Deep learning is a critical capability for gaining intelligence from datasets. Many existing frameworks require a separated cluster for deep learning, and multiple programs have to be created for a typical machine learning pipeline. The separated clusters require large datasets to be transferred between clusters, and introduce unwanted system complexity and latency for end-to-end learning.
Yahoo introduced CaffeOnSpark to alleviate those pain points and bring deep learning onto Hadoop and Spark clusters. By combining salient features from deep learning framework Caffe and big-data framework Apache Spark, CaffeOnSpark enables distributed deep learning on a cluster of GPU and CPU servers. The framework is complementary to non-deep learning libraries MLlib and Spark SQL, and its data-frame style API provides Spark applications with an easy mechanism to invoke deep learning over distributed datasets. Its server-to-server direct communication (Ethernet or InfiniBand) achieves faster learning and eliminates scalability bottleneck. As a distributed extension of Caffe, CaffeOnSpark supports neural network model training, testing, and feature extraction. Caffe users can now perform distributed learning using their existing LMDB data files and minorly adjusted network configuration. Our early benchmark indicates 18x speedup for deep networks. CaffeOnSpark has been in use by Yahoo for image search, content classification and several other use cases. Recently, we have released CaffeOnSpark at github.com/yahoo/CaffeOnSpark under Apache 2.0 License.

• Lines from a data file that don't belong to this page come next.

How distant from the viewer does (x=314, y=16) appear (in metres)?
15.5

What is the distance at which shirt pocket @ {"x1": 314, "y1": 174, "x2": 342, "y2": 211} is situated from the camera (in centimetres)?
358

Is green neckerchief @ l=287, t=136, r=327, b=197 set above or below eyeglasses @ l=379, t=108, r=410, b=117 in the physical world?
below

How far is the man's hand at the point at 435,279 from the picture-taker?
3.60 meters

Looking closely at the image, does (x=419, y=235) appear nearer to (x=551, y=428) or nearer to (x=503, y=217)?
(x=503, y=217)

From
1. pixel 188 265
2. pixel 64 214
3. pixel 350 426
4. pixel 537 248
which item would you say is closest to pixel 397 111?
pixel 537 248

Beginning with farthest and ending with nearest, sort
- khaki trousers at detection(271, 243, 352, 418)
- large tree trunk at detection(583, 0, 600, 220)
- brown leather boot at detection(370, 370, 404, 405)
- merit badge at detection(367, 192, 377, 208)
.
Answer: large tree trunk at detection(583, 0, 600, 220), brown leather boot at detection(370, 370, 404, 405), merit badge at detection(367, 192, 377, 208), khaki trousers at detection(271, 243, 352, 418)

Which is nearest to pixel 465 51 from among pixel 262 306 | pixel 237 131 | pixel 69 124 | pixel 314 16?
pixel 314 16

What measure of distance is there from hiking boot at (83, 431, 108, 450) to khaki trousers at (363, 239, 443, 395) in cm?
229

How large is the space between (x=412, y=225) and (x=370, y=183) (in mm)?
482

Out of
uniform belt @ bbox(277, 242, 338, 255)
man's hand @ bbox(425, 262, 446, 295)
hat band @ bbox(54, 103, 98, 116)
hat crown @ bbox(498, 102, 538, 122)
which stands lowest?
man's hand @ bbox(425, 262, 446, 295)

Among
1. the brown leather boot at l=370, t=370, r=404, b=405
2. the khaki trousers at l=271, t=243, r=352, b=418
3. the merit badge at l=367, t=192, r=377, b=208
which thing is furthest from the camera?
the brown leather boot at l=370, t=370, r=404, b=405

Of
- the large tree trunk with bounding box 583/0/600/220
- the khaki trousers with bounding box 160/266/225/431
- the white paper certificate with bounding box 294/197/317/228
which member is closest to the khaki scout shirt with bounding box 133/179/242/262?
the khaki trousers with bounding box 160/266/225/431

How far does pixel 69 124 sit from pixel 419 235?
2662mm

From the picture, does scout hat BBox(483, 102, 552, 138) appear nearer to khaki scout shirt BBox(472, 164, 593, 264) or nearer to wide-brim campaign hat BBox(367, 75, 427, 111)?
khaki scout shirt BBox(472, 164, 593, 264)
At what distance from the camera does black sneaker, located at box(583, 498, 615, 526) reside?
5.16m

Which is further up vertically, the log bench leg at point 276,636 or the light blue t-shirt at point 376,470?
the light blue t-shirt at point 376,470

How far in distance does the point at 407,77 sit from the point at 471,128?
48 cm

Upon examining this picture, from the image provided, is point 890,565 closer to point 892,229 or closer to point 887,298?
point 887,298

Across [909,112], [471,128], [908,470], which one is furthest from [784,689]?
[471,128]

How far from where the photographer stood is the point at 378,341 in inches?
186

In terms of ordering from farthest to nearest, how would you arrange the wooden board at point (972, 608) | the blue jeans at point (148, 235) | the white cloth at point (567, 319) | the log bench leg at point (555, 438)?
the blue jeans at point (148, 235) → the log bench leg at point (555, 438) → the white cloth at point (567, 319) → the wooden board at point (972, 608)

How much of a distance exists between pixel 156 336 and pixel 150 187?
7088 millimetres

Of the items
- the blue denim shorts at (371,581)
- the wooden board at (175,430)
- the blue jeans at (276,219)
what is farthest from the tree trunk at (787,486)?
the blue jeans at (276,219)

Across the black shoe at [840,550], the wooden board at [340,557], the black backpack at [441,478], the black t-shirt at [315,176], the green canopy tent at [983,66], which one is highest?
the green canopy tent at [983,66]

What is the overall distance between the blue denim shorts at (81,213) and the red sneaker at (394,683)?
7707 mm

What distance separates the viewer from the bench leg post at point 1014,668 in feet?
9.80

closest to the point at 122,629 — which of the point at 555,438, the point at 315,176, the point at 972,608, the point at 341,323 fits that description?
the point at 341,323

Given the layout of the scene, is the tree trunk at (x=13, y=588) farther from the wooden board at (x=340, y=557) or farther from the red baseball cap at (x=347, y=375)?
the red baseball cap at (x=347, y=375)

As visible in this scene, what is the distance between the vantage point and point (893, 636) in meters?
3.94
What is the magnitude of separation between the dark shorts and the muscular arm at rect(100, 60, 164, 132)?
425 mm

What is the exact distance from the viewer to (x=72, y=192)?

In this talk, we will provide a technical overview of CaffeOnSpark, its API and deployment on a private cloud or public cloud (AWS EC2). We will share our experience on applying CaffeOnSpark to various use cases, and discuss potential areas of community collaboration.
Andy Feng is a VP Architect at Nvidia, building solutions to empower advanced AI research and applications in variety compute environments. Previously, he was a VP Architect at Yahoo, leading the architecture and design of big data and machine learning initiatives.
Jun Shi is a Principal Engineer at Yahoo who specializes in machine learning platforms and large-scale machine learning algorithms. Prior to Yahoo, he was designing wireless communication chips at Broadcom, Qualcomm and Intel.